> _BRIEF_
Reproduce the listing below word for word, but leave out the pictures.

** Start of DATA FOR THIS TASK **

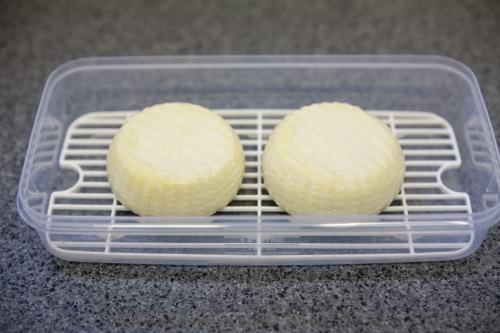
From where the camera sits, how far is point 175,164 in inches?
35.4

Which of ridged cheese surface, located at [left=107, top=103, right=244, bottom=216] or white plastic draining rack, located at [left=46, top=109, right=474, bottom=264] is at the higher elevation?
ridged cheese surface, located at [left=107, top=103, right=244, bottom=216]

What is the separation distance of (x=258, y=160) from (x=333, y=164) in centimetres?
18

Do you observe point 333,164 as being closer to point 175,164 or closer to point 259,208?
point 259,208

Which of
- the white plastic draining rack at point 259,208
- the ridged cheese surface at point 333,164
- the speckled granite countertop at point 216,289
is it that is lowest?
the speckled granite countertop at point 216,289

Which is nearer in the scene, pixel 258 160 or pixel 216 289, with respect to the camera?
pixel 216 289

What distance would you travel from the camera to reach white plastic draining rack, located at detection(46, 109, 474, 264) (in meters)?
0.89

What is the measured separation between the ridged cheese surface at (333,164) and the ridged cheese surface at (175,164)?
3.0 inches

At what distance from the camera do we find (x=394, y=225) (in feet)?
2.75

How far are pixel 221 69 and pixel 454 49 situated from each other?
1.70 feet

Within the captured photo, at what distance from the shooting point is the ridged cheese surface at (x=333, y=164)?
88 cm

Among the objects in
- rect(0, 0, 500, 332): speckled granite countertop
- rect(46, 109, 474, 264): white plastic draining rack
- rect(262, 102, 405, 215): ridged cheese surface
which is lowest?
rect(0, 0, 500, 332): speckled granite countertop

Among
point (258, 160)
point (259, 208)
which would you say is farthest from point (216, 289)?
point (258, 160)

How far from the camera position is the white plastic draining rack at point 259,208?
890mm

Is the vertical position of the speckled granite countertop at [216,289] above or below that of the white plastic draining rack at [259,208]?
below
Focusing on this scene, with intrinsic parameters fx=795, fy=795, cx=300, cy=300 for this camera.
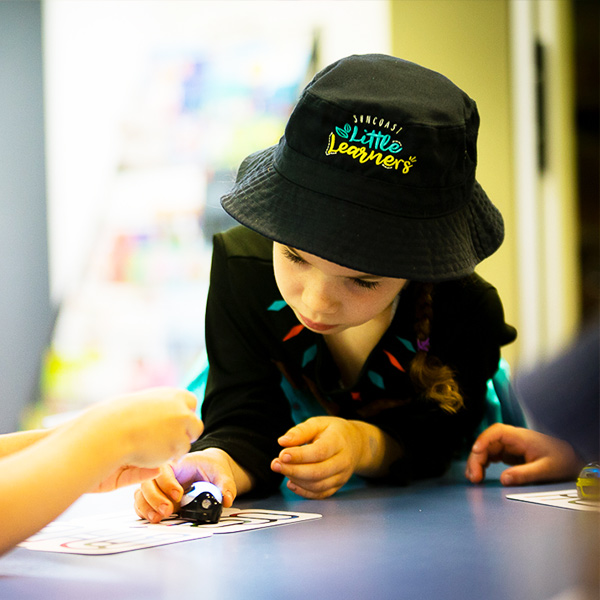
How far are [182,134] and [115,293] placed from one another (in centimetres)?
47

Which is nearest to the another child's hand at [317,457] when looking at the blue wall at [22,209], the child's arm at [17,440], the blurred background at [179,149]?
the child's arm at [17,440]

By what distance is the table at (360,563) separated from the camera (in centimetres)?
42

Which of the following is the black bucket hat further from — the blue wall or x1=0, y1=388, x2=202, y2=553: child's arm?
the blue wall

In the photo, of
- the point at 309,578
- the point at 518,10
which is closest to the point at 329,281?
the point at 309,578

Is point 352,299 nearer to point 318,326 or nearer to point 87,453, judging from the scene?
point 318,326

** End of DATA FOR THIS TASK **

> _EXERCISE RESPONSE_
From where the camera sits, how far is point 175,164 in inches?
35.4

Which of ridged cheese surface, located at [left=107, top=103, right=244, bottom=216] or white plastic draining rack, located at [left=46, top=109, right=474, bottom=264] is at the higher elevation?
ridged cheese surface, located at [left=107, top=103, right=244, bottom=216]

What is the separation distance of (x=258, y=160) from (x=333, y=164) in centimetres?
18

Do you observe point 333,164 as being closer to point 175,164 or closer to point 259,208?
point 259,208

Which of
- the white plastic draining rack at point 259,208
- the ridged cheese surface at point 333,164
- the speckled granite countertop at point 216,289
is it that is lowest?
the speckled granite countertop at point 216,289

Which is nearer in the scene, pixel 258 160 or pixel 216 289, with respect to the camera?
pixel 216 289

What distance would you travel from the camera to reach white plastic draining rack, located at detection(46, 109, 474, 264) (in meters)?
0.89

What is the measured separation between the ridged cheese surface at (333,164) and the ridged cheese surface at (175,164)?
3.0 inches

At what distance from the camera do we find (x=394, y=225) (in feet)?
2.75

How far are pixel 221 69 and pixel 454 49 situated from each other?
1.70 feet

Within the captured photo, at what distance from the shooting point is the ridged cheese surface at (x=333, y=164)?
88 cm

Among the objects in
- rect(0, 0, 500, 332): speckled granite countertop
- rect(46, 109, 474, 264): white plastic draining rack
- rect(262, 102, 405, 215): ridged cheese surface
which is lowest?
rect(0, 0, 500, 332): speckled granite countertop

Among
point (258, 160)
point (259, 208)
which would you say is farthest from point (216, 289)?
point (258, 160)

How far from the camera position is the white plastic draining rack at point 259,208?
890mm

Is the vertical position of the speckled granite countertop at [216,289] above or below that of the white plastic draining rack at [259,208]?
below
Focusing on this scene, with intrinsic parameters fx=795, fy=795, cx=300, cy=300 for this camera.
How far are [182,134] and [115,293] placed from one another (in centimetres)?
47

Which is nearest to the another child's hand at [317,457] when looking at the blue wall at [22,209], the child's arm at [17,440], the blurred background at [179,149]?
the child's arm at [17,440]

By what distance is the table at (360,563) separated from the camera (in centimetres)?
42

Which of the following is the black bucket hat further from — the blue wall or x1=0, y1=388, x2=202, y2=553: child's arm?
the blue wall

In the photo, of
- the point at 309,578
- the point at 518,10
which is closest to the point at 329,281?
the point at 309,578

Is point 352,299 nearer to point 318,326 or nearer to point 87,453, judging from the scene?
point 318,326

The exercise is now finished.